それまでなんの接点もなかった深と毎日のように顔を合わせることになり、
楓子も初めの頃は戸惑っていたけれど、
だんだん孤独な夜の時間が心細くなくなっていたことに気がついた。

深は勉強する楓子の隣で、ほとんど何も話さずただ本を読み、楓子が寮に戻るとき共に戻る。

これまでと変わらない日常の隣にただいてくれる存在ができた。

何も変わっていないはずなのに、感情は大きく動いている。

落ちていく砂を見つめる時間は、きいと開く扉の音、足音と軋む木の床の音を待つ楽しみな時間になっていた。

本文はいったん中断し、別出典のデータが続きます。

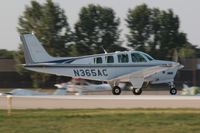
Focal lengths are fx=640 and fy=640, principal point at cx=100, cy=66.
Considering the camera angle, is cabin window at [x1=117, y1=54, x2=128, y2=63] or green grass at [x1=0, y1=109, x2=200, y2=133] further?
cabin window at [x1=117, y1=54, x2=128, y2=63]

「小説は読まないんですか。こんなにたくさんあるのに」

今日も机に向かう楓子の後ろで、深が本棚を物色しながら言う。

「そうね。これまで勉強ばかりで、あまり娯楽を知らないの」

楓子が頁をはらりとめくる音が、一定のリズムで静かに鳴っている。

「なぜこの学校を選んだんですか?
女人が多く来る場所ではないし、医学校なら他にもあるでしょう。
全寮制でなくてもいいし」

答えに迷った楓子が分厚い医学書を閉じると、その下にある白紙の便箋が顕になる。

「その便箋は?今まで一文字も書いてるところを見てません」

「今日は質問が多いわね」

「すみません。知りたくてつい」

大きな肩を小さくすくめる正直な深に、楓子もつい笑って正直に話してしまう。

「兄がいるの。これは兄さんへの手紙」

「書かないんです?」

「何を書けばいいか、わからなくて」

「何でもいいでしょう。今日食べたものとか」

「好きなの」

「え?」

「私、兄が好きなの」

「はあ。いいですね」

「そうではなくて、恋愛の意味で」

「えっ」

「兄は養子だから血の繋がりはないけれど、本当の兄妹として育った」

楓子の兄はまだ楓子が4歳か5歳のころ、道端で泣いていたところを父親に拾われ月見家にやってきた。
兄は家も家族も食べるものもなく、路上で生活する孤児だった。

楓子にその当時の記憶はほとんどなく、物心ついた頃には兄は兄で、気がつけば兄を恋慕っていた。

「兄さんにも両親にも、こんな気持ち言えるわけがない。
だから家を出たかった。だからこの学校に来た。

これで伝わった?」

「いつかは言うの?楓子さんの気持ち」

楓子は便箋に皺がつくほどそれをくしゃりと握りしめた。

なぜ出会ったばかりのこの後輩にそんなことを言われなければならないのか。
ではなぜ私は、出会ったばかりのこの男にこんなことを話してしまったのか。

楓子は自分で自分の感情に追いつくことができなかった。

「言わない。一生」

誰にも言えなかったこの気持ちを、口にしたのは初めてだった。